• _What you should do_:
Revise every record below so that each occurrence of "camera" reads "lens", leaving all other text unchanged. Omit the pictures from your answer.

• _Data entries_:
==================================================

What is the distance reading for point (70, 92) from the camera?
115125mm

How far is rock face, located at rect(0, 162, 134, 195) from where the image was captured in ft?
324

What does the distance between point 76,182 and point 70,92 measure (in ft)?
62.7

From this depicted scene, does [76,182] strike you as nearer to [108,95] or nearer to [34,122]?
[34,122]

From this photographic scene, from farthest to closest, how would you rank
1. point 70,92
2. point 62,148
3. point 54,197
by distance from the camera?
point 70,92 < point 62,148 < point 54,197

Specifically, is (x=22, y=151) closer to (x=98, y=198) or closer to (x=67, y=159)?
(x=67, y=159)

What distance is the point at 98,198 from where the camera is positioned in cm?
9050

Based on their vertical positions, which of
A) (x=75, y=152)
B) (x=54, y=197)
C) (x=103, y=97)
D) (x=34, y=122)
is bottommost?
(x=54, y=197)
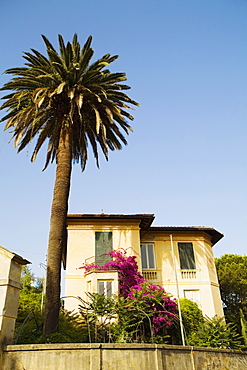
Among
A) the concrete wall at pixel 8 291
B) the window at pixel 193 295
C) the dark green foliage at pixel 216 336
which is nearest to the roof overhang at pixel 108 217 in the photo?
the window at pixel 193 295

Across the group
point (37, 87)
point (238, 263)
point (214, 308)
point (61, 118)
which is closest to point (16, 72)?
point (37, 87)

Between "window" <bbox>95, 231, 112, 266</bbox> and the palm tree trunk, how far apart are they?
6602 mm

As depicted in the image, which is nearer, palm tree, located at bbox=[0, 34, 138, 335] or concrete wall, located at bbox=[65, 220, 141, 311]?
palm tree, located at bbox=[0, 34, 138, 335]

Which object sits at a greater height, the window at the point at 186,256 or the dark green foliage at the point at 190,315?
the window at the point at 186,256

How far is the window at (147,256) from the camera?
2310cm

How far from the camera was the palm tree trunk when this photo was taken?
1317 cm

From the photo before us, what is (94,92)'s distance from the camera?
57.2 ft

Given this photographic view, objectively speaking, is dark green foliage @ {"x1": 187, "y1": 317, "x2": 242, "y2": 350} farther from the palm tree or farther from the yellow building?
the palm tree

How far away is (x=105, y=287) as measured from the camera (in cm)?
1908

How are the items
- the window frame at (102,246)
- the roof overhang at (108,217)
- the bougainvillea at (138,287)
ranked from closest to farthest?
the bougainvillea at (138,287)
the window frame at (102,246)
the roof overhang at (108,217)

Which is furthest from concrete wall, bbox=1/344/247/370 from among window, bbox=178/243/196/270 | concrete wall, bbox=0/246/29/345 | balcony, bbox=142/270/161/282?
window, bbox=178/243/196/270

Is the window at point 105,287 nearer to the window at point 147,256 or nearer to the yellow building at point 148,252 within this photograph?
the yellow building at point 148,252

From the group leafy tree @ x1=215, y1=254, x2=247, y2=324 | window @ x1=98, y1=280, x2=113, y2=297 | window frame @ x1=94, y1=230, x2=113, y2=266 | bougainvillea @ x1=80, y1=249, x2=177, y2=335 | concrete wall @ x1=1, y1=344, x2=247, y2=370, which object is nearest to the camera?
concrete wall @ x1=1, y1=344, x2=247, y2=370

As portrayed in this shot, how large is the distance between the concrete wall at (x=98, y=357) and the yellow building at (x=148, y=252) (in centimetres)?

==================================================

• _Exercise result_:
What is the distance reading for point (70, 92) from the lens?
115125mm

How far is rock face, located at rect(0, 162, 134, 195) from where the image was captured in ft?
324

What does the distance between point 76,182 and point 70,92 measure (in ft)?
62.7

From this depicted scene, does [76,182] strike you as nearer to [108,95] or nearer to [34,122]?
[34,122]

From this photographic scene, from farthest to closest, how would you rank
1. point 70,92
2. point 62,148
3. point 54,197
by distance from the lens?
point 70,92 < point 62,148 < point 54,197

Specifically, is (x=22, y=151) closer to (x=98, y=198) or closer to (x=67, y=159)?
(x=67, y=159)

What distance is the point at 98,198 from where the lens is positioned in cm?
9050

Based on their vertical positions, which of
A) (x=75, y=152)
B) (x=54, y=197)
C) (x=103, y=97)
D) (x=34, y=122)
is bottommost?
(x=54, y=197)
Among
A) the concrete wall at pixel 8 291
B) the window at pixel 193 295
C) the dark green foliage at pixel 216 336
which is nearest to the roof overhang at pixel 108 217 in the photo?
the window at pixel 193 295

Across the group
point (37, 87)
point (238, 263)
point (214, 308)
point (61, 118)
which is closest to point (16, 72)?
point (37, 87)

Between "window" <bbox>95, 231, 112, 266</bbox> and the palm tree trunk, how far apart are they?
6602 mm

As depicted in the image, which is nearer, palm tree, located at bbox=[0, 34, 138, 335] or concrete wall, located at bbox=[65, 220, 141, 311]?
palm tree, located at bbox=[0, 34, 138, 335]

Which object sits at a greater height, the window at the point at 186,256 or the dark green foliage at the point at 190,315?
the window at the point at 186,256

How far is the window at (147,256) from the lens?
2310cm

How far from the lens was the palm tree trunk when this photo was taken?
1317 cm

From the photo before us, what is (94,92)'s distance from the lens?
57.2 ft

Given this photographic view, objectively speaking, is dark green foliage @ {"x1": 187, "y1": 317, "x2": 242, "y2": 350} farther from the palm tree or farther from the yellow building?
the palm tree

How far away is (x=105, y=287) as measured from the lens (in cm)?
1908

How are the items
- the window frame at (102,246)
- the roof overhang at (108,217)
- the bougainvillea at (138,287)
ranked from closest to farthest?
the bougainvillea at (138,287)
the window frame at (102,246)
the roof overhang at (108,217)

Which is furthest from concrete wall, bbox=1/344/247/370 from among window, bbox=178/243/196/270 | concrete wall, bbox=0/246/29/345 | balcony, bbox=142/270/161/282?
window, bbox=178/243/196/270

Is the window at point 105,287 nearer to the window at point 147,256 or nearer to the yellow building at point 148,252 within this photograph?
the yellow building at point 148,252

From the group leafy tree @ x1=215, y1=254, x2=247, y2=324 | window @ x1=98, y1=280, x2=113, y2=297 | window frame @ x1=94, y1=230, x2=113, y2=266 | bougainvillea @ x1=80, y1=249, x2=177, y2=335 | concrete wall @ x1=1, y1=344, x2=247, y2=370, which object is nearest to the lens?
concrete wall @ x1=1, y1=344, x2=247, y2=370

As portrayed in this shot, how large is the distance between the concrete wall at (x=98, y=357) and the yellow building at (x=148, y=252) (in centimetres)?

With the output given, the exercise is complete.